The broader reframe here is that mentorship in the AI era is less about showing juniors how to write code and more about teaching them how to interrogate it. The hard skills shift: reading and evaluating code becomes more important than writing it from scratch. System-level reasoning, the ability to ask "what happens to this service when that one fails?", becomes more valuable, not less, because AI tools are poor at it. Addy Osmani describes senior engineers increasingly serving as "AI code reviewers," which means the skill of critical evaluation is now both the most important skill a junior can develop and the one most at risk of atrophy.
This takes explicit investment. As Wanderson Lacerda argues, training juniors is no longer a byproduct of getting work done. It's a capital expense. You have to budget for it, structure it, and measure it, or it won't happen.
Conclusion
The short-term math on cutting junior hiring is correct. AI is cheaper than a new grad for boilerplate. But the five-year math runs the other way. The systems AI is generating today will need human engineers to maintain, extend, and fix. The Google DORA 2024 Report found that for every 25% increase in AI adoption, delivery stability decreased 7.2%. Somebody has to own that stability. That somebody needs deep engineering judgment. That judgment takes years to build, and you can't build it if you stop hiring the people who need to develop it.
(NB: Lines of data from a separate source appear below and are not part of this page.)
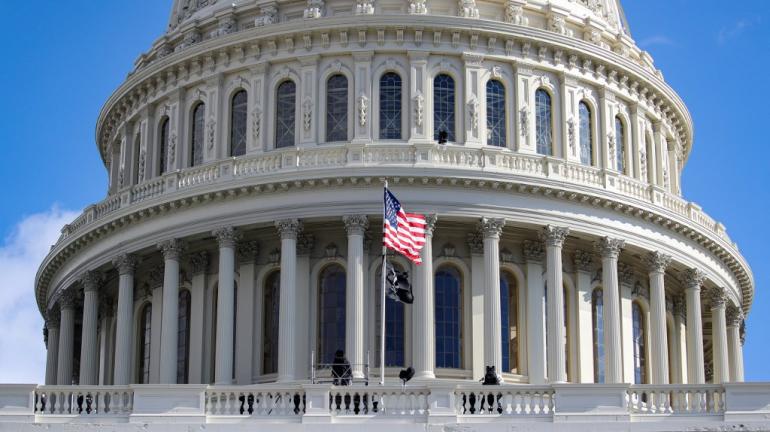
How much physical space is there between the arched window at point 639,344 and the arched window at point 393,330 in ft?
28.4

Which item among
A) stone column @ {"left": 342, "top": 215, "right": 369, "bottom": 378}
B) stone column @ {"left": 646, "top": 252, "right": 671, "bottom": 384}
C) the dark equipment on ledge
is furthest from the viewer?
stone column @ {"left": 646, "top": 252, "right": 671, "bottom": 384}

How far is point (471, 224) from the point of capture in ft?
194

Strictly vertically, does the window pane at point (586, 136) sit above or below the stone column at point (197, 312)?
above

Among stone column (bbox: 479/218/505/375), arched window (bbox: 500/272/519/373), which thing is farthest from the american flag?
arched window (bbox: 500/272/519/373)

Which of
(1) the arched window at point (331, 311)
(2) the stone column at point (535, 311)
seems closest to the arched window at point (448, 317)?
(2) the stone column at point (535, 311)

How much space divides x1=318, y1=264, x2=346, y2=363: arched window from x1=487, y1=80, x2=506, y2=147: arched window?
6.84 meters

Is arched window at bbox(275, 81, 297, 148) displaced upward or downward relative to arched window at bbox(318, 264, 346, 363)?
upward

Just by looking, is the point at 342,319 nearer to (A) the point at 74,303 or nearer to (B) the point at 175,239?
(B) the point at 175,239

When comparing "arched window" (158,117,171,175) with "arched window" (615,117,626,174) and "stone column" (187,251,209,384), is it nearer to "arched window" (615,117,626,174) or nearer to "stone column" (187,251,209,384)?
"stone column" (187,251,209,384)

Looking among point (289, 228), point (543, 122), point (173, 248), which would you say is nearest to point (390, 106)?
point (543, 122)

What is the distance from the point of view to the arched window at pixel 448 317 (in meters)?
58.7

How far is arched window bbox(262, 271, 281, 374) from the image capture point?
196 feet

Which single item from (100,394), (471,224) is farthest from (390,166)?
(100,394)

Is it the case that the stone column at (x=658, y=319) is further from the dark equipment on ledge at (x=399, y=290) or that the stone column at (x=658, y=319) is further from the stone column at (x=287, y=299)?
the dark equipment on ledge at (x=399, y=290)
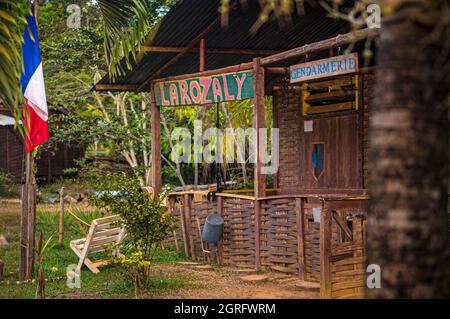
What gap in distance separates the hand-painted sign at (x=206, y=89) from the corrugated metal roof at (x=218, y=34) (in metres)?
0.51

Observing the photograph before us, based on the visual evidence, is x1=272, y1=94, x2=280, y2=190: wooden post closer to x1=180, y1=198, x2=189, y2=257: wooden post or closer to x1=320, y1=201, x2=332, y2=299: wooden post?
x1=180, y1=198, x2=189, y2=257: wooden post

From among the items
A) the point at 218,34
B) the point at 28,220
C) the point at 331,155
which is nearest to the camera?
the point at 28,220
Mentorship is no longer a nice-to-have program on the culture page of your handbook. It's a survival strategy for the industry. Protect the junior role, not out of charity, but because your senior pipeline in 2030 depends entirely on the juniors you invest in today.
The teams that figure this out, that measure learning velocity instead of ticket count, that create deliberate space for skill formation alongside AI use, are the ones who will have senior engineers with real judgment when the rest of the industry is trying to figure out why their AI-generated codebase is on fire and nobody knows why.
Are you worried about the next generation of engineers? Share your best strategy for mentoring in the age of AI in the comments below.

Top comments (1)
I have recently joined the industry in like a month and a half, and I'm already feeling the "brain-rottenness" of using AI to do my job.
As a junior, I actually found this the hard way. All it took was a "get data in a messy Snowflake database" to really make my weak areas appear.
Due to them, I noticed I relied on AI too much, beyond just coding itself.
Now I've found that yes, AI helped me a lot, but it has also been quietly hurting me at the same time.
It helps me get out of time crunches and fast output tasks, but it always hurts me regarding understanding and gaining that "intuition" that you mention, which will be valuable in 5+ years.
It was an eye-opener, and I felt somewhat of an imposter syndrome due to it.
Because of it, I've devoted myself to diving into fundamentals again, and your specific tips on how to deal with juniors will also be done!
Thanks for the insights, @jakkie_koekemoer !!